[Saved entries]
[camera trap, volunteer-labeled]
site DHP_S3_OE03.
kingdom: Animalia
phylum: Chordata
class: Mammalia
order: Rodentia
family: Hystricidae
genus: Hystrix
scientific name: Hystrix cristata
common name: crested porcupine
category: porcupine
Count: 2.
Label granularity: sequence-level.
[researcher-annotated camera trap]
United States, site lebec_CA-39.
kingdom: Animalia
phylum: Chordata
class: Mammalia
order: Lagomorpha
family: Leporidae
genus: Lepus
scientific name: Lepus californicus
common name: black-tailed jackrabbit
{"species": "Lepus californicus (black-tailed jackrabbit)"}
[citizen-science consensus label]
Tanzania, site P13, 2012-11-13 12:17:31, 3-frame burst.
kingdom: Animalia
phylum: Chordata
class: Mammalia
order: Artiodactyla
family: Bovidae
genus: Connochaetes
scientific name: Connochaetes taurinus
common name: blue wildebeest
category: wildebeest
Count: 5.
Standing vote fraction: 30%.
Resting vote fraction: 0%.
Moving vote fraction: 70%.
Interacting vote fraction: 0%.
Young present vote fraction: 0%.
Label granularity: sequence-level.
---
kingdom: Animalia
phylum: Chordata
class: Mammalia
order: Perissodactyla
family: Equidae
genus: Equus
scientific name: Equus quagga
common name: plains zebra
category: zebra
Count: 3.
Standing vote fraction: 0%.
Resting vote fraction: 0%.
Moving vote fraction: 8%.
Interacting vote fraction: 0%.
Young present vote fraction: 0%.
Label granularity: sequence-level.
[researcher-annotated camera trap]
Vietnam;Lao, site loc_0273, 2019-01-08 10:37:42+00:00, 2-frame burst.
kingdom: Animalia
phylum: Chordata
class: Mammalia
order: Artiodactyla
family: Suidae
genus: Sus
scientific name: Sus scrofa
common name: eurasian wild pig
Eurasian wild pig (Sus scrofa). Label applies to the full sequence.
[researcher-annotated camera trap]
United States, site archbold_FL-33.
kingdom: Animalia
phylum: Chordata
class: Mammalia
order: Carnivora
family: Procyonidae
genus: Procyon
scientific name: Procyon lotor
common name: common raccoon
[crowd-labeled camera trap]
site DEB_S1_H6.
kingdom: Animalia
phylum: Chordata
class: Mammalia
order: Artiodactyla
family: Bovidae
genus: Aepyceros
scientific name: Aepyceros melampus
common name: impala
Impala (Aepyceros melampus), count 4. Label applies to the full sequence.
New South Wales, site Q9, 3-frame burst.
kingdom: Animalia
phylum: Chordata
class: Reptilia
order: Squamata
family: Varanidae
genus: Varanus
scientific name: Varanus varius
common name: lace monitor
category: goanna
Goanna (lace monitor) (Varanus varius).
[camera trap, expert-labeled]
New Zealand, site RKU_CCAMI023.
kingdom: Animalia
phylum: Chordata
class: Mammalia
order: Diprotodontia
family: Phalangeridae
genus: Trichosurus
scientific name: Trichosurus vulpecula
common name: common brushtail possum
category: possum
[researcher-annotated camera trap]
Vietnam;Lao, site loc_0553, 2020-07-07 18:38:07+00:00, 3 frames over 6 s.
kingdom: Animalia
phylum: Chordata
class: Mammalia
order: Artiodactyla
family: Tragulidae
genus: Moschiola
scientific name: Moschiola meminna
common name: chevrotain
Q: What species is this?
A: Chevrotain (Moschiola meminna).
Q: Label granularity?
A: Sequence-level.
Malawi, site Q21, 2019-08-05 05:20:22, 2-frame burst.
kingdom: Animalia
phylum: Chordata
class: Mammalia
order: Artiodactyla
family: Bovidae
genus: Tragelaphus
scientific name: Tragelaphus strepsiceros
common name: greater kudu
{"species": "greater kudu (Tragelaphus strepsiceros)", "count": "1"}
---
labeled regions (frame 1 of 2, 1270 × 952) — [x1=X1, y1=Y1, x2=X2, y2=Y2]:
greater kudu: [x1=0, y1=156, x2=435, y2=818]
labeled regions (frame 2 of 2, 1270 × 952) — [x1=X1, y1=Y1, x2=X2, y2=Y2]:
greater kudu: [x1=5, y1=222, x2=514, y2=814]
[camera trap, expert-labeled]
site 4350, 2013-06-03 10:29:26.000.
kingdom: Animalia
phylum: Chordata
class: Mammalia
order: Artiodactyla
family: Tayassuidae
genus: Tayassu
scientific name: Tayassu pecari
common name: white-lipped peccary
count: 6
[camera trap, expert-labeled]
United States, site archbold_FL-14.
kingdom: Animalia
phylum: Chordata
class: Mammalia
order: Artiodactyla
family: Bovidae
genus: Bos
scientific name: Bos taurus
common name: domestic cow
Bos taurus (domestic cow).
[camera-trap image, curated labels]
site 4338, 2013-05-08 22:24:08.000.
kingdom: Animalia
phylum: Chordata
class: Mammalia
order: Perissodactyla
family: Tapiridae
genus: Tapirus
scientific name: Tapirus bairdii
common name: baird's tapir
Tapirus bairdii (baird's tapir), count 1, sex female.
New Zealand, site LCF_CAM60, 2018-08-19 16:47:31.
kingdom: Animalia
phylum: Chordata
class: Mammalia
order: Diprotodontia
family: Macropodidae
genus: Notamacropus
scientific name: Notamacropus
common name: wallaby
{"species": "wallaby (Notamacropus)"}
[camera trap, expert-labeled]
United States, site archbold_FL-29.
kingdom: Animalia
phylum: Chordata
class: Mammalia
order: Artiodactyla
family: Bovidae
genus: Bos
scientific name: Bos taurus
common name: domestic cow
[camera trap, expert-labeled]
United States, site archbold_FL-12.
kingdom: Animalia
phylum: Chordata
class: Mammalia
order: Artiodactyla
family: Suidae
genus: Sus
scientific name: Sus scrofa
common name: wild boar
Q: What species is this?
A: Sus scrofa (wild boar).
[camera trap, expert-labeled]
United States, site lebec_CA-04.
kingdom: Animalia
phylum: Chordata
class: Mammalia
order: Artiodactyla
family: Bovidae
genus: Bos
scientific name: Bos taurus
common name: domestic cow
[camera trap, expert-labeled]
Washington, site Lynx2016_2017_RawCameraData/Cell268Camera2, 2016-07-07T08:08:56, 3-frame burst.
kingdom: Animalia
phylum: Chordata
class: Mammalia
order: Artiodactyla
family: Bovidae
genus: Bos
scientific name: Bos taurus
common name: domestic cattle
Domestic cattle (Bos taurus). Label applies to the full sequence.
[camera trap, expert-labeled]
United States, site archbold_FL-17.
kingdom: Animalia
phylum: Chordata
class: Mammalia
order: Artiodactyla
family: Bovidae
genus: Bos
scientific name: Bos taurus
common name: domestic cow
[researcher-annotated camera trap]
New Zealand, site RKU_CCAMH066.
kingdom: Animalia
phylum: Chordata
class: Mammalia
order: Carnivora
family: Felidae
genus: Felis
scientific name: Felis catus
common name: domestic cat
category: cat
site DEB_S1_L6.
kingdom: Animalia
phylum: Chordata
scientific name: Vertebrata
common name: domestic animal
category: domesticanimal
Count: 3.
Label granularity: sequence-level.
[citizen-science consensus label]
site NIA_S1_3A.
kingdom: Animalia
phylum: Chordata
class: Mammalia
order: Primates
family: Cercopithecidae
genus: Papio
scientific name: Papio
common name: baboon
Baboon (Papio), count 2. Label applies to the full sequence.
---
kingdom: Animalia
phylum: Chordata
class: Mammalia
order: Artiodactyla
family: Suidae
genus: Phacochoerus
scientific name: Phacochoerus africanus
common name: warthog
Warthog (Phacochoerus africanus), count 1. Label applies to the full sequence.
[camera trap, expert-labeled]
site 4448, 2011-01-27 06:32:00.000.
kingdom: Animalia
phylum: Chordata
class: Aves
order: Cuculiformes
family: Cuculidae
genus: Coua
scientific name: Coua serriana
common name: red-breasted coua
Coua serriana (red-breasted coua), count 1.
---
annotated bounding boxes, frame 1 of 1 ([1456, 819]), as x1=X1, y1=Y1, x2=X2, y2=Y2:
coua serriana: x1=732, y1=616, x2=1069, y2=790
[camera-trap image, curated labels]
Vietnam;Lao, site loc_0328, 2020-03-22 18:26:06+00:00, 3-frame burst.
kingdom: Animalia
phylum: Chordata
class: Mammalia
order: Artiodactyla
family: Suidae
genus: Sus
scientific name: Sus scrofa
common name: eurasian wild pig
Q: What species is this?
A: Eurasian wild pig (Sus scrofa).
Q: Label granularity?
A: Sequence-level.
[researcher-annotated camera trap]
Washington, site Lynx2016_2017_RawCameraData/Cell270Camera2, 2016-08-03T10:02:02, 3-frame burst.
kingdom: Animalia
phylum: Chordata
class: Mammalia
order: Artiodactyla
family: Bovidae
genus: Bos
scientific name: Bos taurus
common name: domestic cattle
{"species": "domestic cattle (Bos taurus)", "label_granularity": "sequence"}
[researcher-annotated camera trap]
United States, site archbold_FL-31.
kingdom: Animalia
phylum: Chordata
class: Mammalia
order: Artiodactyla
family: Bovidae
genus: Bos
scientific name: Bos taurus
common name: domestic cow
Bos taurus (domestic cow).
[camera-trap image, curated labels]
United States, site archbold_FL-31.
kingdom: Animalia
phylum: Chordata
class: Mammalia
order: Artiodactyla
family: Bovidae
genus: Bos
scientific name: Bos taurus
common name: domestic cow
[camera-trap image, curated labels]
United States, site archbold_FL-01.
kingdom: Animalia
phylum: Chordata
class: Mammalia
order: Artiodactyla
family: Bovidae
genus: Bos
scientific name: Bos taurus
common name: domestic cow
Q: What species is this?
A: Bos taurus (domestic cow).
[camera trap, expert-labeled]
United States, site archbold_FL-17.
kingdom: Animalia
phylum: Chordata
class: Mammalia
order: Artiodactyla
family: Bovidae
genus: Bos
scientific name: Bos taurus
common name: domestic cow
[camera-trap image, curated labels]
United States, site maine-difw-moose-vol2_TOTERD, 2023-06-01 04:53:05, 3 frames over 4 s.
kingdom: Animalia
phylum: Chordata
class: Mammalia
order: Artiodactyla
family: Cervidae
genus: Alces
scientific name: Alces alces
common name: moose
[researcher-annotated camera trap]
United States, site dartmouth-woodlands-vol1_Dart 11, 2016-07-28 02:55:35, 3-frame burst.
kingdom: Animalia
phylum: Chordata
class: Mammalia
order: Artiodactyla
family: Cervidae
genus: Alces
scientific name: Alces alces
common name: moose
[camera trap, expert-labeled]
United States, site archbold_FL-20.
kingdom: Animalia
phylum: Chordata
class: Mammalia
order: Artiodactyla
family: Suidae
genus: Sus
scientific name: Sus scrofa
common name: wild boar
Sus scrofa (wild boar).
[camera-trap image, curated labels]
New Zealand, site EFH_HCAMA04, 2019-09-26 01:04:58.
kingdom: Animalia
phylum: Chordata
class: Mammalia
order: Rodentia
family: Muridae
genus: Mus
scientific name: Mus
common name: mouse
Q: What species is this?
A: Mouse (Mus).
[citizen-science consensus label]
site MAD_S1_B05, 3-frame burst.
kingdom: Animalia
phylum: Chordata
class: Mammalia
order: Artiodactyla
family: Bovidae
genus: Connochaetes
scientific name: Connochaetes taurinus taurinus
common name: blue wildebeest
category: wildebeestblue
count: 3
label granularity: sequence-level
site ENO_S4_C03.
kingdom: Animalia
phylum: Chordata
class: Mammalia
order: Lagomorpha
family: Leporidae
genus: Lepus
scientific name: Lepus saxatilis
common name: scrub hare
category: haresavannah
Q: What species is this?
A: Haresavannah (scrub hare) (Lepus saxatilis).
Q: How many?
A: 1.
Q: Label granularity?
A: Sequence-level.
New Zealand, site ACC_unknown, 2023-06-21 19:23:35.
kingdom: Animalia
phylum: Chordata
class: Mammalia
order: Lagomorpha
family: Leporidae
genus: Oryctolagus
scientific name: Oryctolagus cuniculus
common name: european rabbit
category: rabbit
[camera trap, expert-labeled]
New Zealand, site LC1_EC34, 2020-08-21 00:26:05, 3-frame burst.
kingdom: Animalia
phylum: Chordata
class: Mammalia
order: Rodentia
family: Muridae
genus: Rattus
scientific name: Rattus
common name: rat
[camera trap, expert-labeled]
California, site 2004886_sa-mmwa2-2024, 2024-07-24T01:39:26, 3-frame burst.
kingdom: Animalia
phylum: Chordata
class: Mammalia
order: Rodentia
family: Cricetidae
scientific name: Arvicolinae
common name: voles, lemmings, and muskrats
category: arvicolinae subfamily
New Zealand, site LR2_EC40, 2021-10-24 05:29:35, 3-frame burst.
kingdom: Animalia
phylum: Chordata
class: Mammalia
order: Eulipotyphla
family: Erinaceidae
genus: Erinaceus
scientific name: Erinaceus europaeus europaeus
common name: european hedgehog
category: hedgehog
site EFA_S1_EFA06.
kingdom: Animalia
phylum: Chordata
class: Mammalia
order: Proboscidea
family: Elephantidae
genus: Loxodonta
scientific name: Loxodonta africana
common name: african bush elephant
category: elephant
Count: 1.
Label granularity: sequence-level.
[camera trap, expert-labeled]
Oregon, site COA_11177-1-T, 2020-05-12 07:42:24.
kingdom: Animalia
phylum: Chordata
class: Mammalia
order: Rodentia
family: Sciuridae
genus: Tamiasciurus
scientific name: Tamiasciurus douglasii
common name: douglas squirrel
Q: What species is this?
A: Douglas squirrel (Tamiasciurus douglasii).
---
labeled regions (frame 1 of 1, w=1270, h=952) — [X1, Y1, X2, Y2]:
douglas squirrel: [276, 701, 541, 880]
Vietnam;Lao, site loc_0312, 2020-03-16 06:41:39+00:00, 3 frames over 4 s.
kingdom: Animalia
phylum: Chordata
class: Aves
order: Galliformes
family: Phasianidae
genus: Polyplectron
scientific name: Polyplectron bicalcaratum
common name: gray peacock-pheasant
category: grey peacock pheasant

What you have to do:
Please, from the entries above, set down exactly the lines from the one containing "site ENO_S4_C03." through the one containing "New Zealand, site ACC_unknown, 2023-06-21", and only those.

Output of the task:
site ENO_S4_C03.
kingdom: Animalia
phylum: Chordata
class: Mammalia
order: Lagomorpha
family: Leporidae
genus: Lepus
scientific name: Lepus saxatilis
common name: scrub hare
category: haresavannah
Q: What species is this?
A: Haresavannah (scrub hare) (Lepus saxatilis).
Q: How many?
A: 1.
Q: Label granularity?
A: Sequence-level.
New Zealand, site ACC_unknown, 2023-06-21 19:23:35.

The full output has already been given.